Arguments pertinents
1. Urgence et utilité de la demande : M. B a soutenu que sa situation était urgente, car il est titulaire d'un certificat de résident algérien valide et que son épouse est isolée en Algérie. Cependant, le juge a constaté que l'autorité administrative avait implicitement rejeté la demande de regroupement familial, ce qui a conduit à l'irrecevabilité de la requête.
2. Absence de contestation sérieuse : Bien que M. B ait affirmé que la mesure sollicitée ne se heurtait à aucune contestation sérieuse, le juge a rappelé que l'absence de décision dans le délai imparti équivalait à un rejet, ce qui a rendu impossible l'ordonnance demandée.
3. Application des délais légaux : Le juge a appliqué les dispositions de l'article R. 434-26 du Code de l'entrée et du séjour des étrangers et du droit d'asile, qui stipule que l'autorité compétente doit statuer dans un délai de six mois, et que l'absence de décision vaut rejet.
Interprétations et citations légales
1. Article L. 521-3 du Code de justice administrative : Cet article permet au juge des référés d'ordonner des mesures utiles en cas d'urgence, mais il précise que ces mesures ne doivent pas faire obstacle à l'exécution d'une décision administrative. Le juge a interprété cela comme une limitation à sa capacité d'intervenir dans le cas présent, étant donné le rejet implicite de la demande de M. B.

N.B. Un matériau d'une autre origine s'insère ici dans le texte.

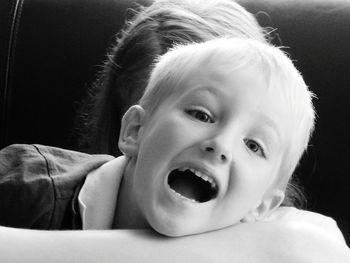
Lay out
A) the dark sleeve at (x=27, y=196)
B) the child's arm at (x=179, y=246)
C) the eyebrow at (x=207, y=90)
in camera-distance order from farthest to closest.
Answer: the dark sleeve at (x=27, y=196), the eyebrow at (x=207, y=90), the child's arm at (x=179, y=246)

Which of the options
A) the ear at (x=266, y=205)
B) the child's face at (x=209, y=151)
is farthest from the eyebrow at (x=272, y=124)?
the ear at (x=266, y=205)

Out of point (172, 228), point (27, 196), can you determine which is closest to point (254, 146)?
point (172, 228)

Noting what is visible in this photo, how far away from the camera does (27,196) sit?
2.91 feet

2. Article R. 434-26 du Code de l'entrée et du séjour des étrangers et du droit d'asile : Cet article établit que l'autorité compétente doit statuer sur une demande de regroupement familial dans un délai de six mois, et que l'absence de décision dans ce délai équivaut à un rejet. Le juge a souligné que, puisque M. B avait reçu son attestation de dépôt le 15 juin 2022, sa demande avait été implicitement rejetée à l'expiration de ce délai, rendant sa requête irrecevable.
3. Article L. 522-3 du Code de justice administrative : Cet article permet au juge des référés de rejeter une demande qui ne présente pas un caractère d'urgence ou qui est manifestement irrecevable. Le juge a appliqué cette disposition pour rejeter la requête de M. B, considérant qu'elle ne relevait pas de sa compétence en raison du rejet implicite de la demande de regroupement familial.
En conclusion, la décision du juge des référés repose sur une interprétation stricte des délais et des procédures administratives, limitant ainsi la possibilité d'intervention judiciaire dans des cas où une décision implicite a déjà été rendue.